To-do list »
a. Can you answer these from the career advice thread?
(i) What four items make up the list that the career advice would become if it were health advice?
(ii) Which step is called the only staging step on the list?
(iii) According to the reply to the question about interns, when does being an intern come relative to the start of a career?
b. Will you echo the career advice thread from "No, being an" up to and including "in new people."?

The problem is if most folks in a market aren't smart, then those who are really changing that market look dumb to those already in it, so are the pioneering minds there smart or re-inventing failed wheels.


If this was health advice instead of career advice, it would read as

* Eat less

* Move more

* Consume in moderation

* Socialize

These pieces of advice may not be immediately obvious, but they're also incredibly unhelpful.


Networking is the only staging step on the list, which supports the titular concern about bias. Every other condensing step requires good judgement and luck, which isn’t helpful as generic advice.


Joining a fast growing org early in your career is a bad idea, doing it as an intern is indispensable.

Also, networking is vital, however mostly to develop a filter for BS and BS slingers (money slingers or "rich" people are deceptively good at BS slinging). I had a friend who would go to meetups and befriend everyone, in my experience this is not really productive and will lead to being taken advantage of.


> Joining a fast growing org early in your career is a bad idea, doing it as an intern is indispensable.

Isn't being an intern "early in your career"? I don't understand the logic above.


No, being an intern is prior to your career beginning.

If you are a junior engineer in a fast growing org you will work your ass off, being forced to cut corners to ship quickly, then rather than promote you the org will simply hire people above you. And you will find that what you learned was not a solid foundation to move onwards.


> then rather than promote you the org will simply hire people above you. And you will find that what you learned was not a solid foundation to move onwards.

Anecdata: junior engineer going through this process right now. Hard to move to a new company due to the specificity of the skills I developed and can't move up as they just bring in new people.

Dataset »
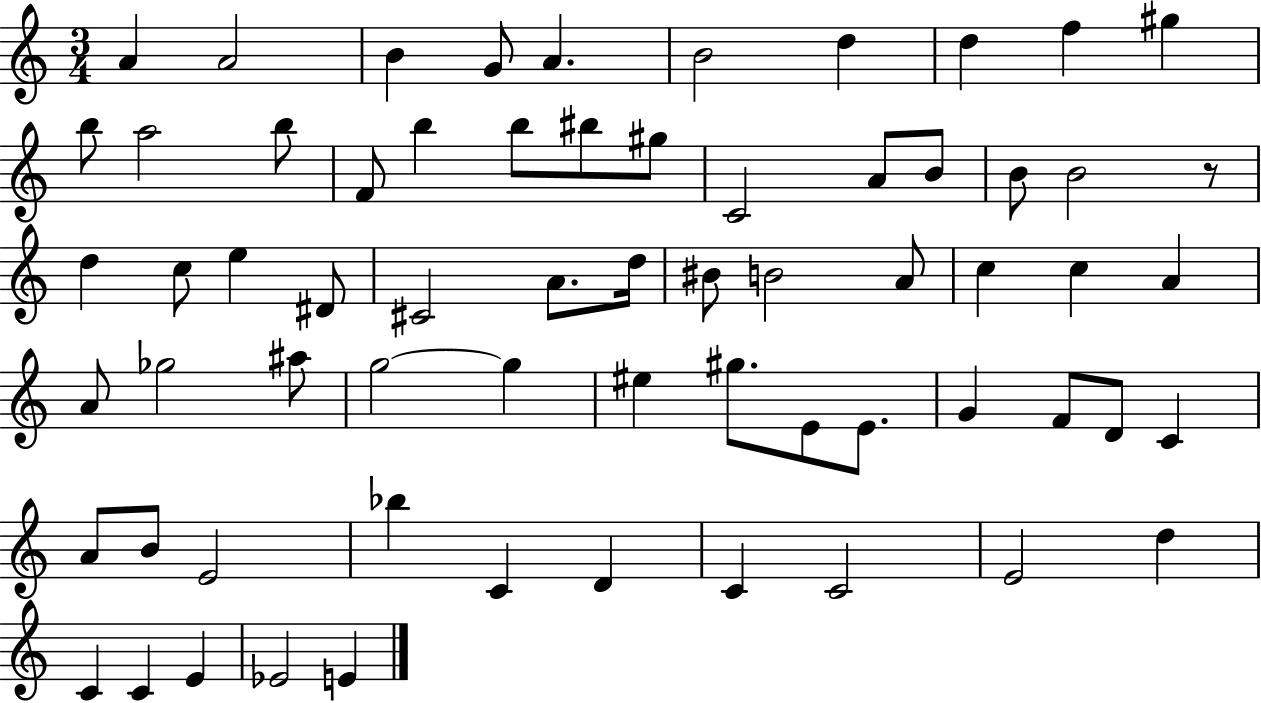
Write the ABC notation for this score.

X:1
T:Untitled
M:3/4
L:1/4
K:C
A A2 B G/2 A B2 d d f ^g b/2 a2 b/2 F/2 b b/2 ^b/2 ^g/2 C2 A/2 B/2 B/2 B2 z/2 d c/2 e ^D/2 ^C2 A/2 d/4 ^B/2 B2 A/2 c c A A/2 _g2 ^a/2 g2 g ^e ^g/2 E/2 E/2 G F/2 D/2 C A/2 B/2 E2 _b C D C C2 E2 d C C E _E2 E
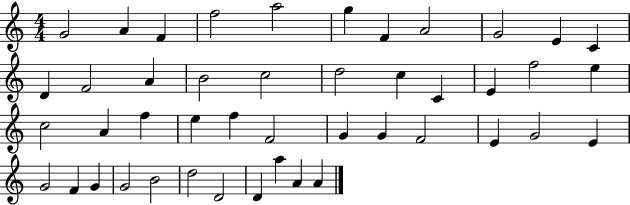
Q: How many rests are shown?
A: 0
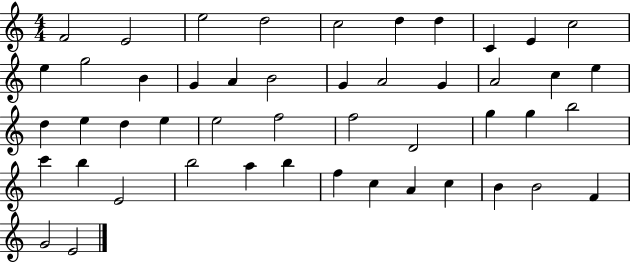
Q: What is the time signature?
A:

Results by task »
a.
(i) Eat less, move more, consume in moderation, and socialize.
(ii) Networking.
(iii) Being an intern comes before a career begins.

b.
No, being an intern is prior to your career beginning.

If you are a junior engineer in a fast growing org you will work your ass off, being forced to cut corners to ship quickly, then rather than promote you the org will simply hire people above you. And you will find that what you learned was not a solid foundation to move onwards.


> then rather than promote you the org will simply hire people above you. And you will find that what you learned was not a solid foundation to move onwards.

Anecdata: junior engineer going through this process right now. Hard to move to a new company due to the specificity of the skills I developed and can't move up as they just bring in new people.